--- Text provided ---

Summary
Editor's rating
Is it good value for money?
Design: made for slat walls, not for everything
Build quality and how solid it feels
Brightness, colors, and smart features in real use
Installation: OK on panels, annoying on plain walls
What you actually get in the box
Pros
- Sized and shaped to fit nicely in acoustic/wood slat wall grooves
- Decent RGB colors with app, RF remote, music sync, and voice control
- Aluminum bars feel reasonably solid and look clean once properly installed
Cons
- All six bars plug separately into one controller, causing visible cable mess if not hidden
- Adhesive backing is weak; screws or extra hardware are basically required
- Not very bright and the white mode leans blue, so not ideal as main lighting
Specifications
View full product page →| Brand | SHUNLEE |
RGB slat-wall lights that look good… if you install them right
I’ve been using these SHUNLEE 6-piece RGB Black Smart Acoustic Wall Panel Lights for a bit now on a wood slat wall in my living room. I went in with pretty normal expectations: I just wanted some background light behind the TV and along the acoustic panels, nothing fancy. Overall, they do the job, but there are a few details you really need to know before buying, especially around mounting and how the cables are handled.
The main thing to understand is that these are clearly designed for slat or acoustic panel walls. If you try to use them like a classic LED strip around the ceiling or across a plain wall, you can do it, but the result is not clean unless you are ready to hide cables and maybe drill a bit. The Amazon page hints at that, but in practice it’s more limiting than the pictures suggest.
On the positive side, you get pretty solid RGB colors, a decent app, and a remote that works even without Wi‑Fi. I had no big issues once everything was paired. They’re good for mood lighting around a TV, a gaming setup, or a feature wall. Just don’t expect them to light up a whole room or replace a proper ceiling light.
In short: they look nice when used as intended, they’re a bit annoying to install if you don’t like cable mess, and the adhesive is not the most reliable. If you’re okay with screwing in clips and hiding wires, they’re decent. If you want a clean plug-and-play strip for any wall, I’d look at something else.
Is it good value for money?
For the price bracket these usually sit in on Amazon, I’d say the value is pretty solid but not mind-blowing, with one big condition: you should actually have a slat or acoustic panel wall, or at least a wood surface where the dimensions and design make sense. In that situation, you get 6 rigid bars, app control, RF remote, music sync, voice control, and multiple sizes in one kit. That’s a fair amount of stuff for the money.
Where the value drops is if you try to use them like a classic LED strip for general accent lighting around the house. Other brands sell flexible strips with cleaner cable management, better white LEDs, and sometimes more polished apps for similar prices. If you just want something to run along the top of a wall or behind a TV, a standard LED strip might be simpler and give you more continuous light without the headache of six separate bars and a central hub.
Another factor: they’re rated efficiency F, so they’re not the most energy-efficient option on paper, but for accent lighting that you don’t run at full power all day, it’s not a huge deal. The Amazon rating of 4.5/5 with relatively few reviews (22 at the time of writing) seems fair: people who use them as intended are happy, those who try to improvise a different use case are more mixed.

---

● Problem description:
Pick up the review of the SHUNLEE slat-wall lights after its final sentence and keep writing it. The records come from a separate source unrelated to the text.

--- Recorded information ---

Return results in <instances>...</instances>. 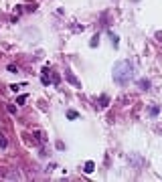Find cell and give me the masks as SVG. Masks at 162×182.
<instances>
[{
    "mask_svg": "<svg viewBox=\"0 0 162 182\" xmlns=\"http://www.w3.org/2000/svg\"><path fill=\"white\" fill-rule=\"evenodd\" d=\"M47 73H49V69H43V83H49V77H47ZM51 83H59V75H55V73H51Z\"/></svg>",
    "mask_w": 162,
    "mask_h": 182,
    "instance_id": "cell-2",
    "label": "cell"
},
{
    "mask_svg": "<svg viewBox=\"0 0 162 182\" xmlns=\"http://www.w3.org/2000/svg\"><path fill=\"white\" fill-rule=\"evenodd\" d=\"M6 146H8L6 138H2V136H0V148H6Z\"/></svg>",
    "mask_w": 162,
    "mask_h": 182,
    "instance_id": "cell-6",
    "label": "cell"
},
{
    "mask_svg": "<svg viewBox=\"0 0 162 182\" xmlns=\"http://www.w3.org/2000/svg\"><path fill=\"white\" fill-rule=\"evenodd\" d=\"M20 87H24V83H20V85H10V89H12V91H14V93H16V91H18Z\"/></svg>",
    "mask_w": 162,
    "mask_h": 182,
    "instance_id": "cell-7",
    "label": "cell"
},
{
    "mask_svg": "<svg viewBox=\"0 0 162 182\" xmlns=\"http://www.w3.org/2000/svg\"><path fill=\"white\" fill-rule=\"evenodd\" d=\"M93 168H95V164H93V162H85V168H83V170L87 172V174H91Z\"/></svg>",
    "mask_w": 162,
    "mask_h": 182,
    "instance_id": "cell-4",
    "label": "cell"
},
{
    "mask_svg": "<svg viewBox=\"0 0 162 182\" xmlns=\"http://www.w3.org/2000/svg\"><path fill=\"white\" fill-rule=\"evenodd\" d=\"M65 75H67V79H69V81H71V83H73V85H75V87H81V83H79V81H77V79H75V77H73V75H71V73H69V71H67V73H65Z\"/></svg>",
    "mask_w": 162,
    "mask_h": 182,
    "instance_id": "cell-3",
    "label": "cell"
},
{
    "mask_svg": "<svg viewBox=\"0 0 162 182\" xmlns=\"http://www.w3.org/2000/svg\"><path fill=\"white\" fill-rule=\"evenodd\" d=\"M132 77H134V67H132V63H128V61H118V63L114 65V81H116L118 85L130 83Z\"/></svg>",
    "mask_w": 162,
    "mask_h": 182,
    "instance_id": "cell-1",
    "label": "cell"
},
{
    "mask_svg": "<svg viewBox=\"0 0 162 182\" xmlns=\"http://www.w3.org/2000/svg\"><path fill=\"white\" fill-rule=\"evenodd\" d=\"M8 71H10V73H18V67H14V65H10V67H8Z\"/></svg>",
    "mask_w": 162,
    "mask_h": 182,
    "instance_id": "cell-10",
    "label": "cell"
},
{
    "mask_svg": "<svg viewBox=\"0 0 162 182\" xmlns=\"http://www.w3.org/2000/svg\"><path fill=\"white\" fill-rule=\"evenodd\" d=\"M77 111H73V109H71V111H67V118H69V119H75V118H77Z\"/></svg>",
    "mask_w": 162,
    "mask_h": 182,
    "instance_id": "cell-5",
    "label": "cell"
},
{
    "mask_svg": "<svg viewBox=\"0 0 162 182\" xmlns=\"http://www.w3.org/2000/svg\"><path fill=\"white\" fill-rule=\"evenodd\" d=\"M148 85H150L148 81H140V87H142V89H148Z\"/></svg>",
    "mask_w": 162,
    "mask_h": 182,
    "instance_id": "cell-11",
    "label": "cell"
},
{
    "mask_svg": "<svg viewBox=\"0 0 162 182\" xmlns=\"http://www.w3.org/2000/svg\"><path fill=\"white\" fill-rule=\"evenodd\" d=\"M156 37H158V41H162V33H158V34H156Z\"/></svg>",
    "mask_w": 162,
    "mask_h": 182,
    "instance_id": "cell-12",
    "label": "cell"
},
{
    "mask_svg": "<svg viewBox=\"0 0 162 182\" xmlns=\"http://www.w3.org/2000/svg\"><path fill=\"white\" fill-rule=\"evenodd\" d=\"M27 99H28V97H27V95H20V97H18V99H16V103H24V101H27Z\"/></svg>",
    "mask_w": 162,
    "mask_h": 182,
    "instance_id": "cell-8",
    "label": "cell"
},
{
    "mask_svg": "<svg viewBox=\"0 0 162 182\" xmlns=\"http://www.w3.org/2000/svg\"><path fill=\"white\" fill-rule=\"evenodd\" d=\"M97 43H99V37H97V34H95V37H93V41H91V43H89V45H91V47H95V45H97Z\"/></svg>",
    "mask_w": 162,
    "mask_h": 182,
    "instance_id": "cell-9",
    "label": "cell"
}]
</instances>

---

● Result for this exercise:
In my opinion, if you have a feature wall with wood slats or acoustic panels and you want a simple way to add RGB behind them without custom aluminum channels and separate strips, the price is justified. If you’re just looking for generic RGB lighting and don’t care about the slat-wall fit, you can probably get better value and more flexible options elsewhere.
Design: made for slat walls, not for everything
The overall design is pretty straightforward: black aluminum profiles with a 12 mm luminous area and a 10 mm side profile. That 12 mm front matches common acoustic panel groove widths quite well. On my wood slat wall, they sit nicely in the gaps and look almost built-in once installed. During the day, the black body blends into the black gaps between the slats, and at night the white diffuser lights up evenly enough.
Where the design gets a bit less convincing is the cable layout. Each bar has a fairly long white/black cable that runs to the central junction box. If you’re actually using acoustic panels, you can route the cables behind the panels or in the gaps, and it looks okay. But if you’re installing on a plain wall or along the top of a partition, those cables quickly become an eyesore unless you’re willing to hide them in trunking or behind furniture.
The controller box itself has terminals on several sides, which is practical because you can spread the bars around a wall. But again, it encourages that “star” layout with cables going everywhere. For a feature wall where all the lights are close together, it’s fine. For a long run across rooms or along the ceiling, it looks messy. One reviewer on Amazon mentioned this clearly: they wanted to run them across the top of a wall, and the lack of end-to-end connection plus the long cables made it annoying.
In terms of looks, once lit, the RGB is even and the bars don’t show obvious LED dots, which I liked. They’re not premium design pieces, but they don’t look cheap either. I’d say the design is functional and focused on one use case: acoustic or slat walls. Outside of that, it’s a compromise.
Build quality and how solid it feels
The bars themselves are made of aluminum with a plastic diffuser. They feel light but not flimsy. I wouldn’t call them heavy-duty, but for indoor wall use they’re fine. When I handled them during installation, they didn’t bend or creak, and the finish on the black aluminum was clean with no sharp edges. So far, after some weeks on the wall, no warping, no discoloration, and the diffuser hasn’t yellowed or cracked.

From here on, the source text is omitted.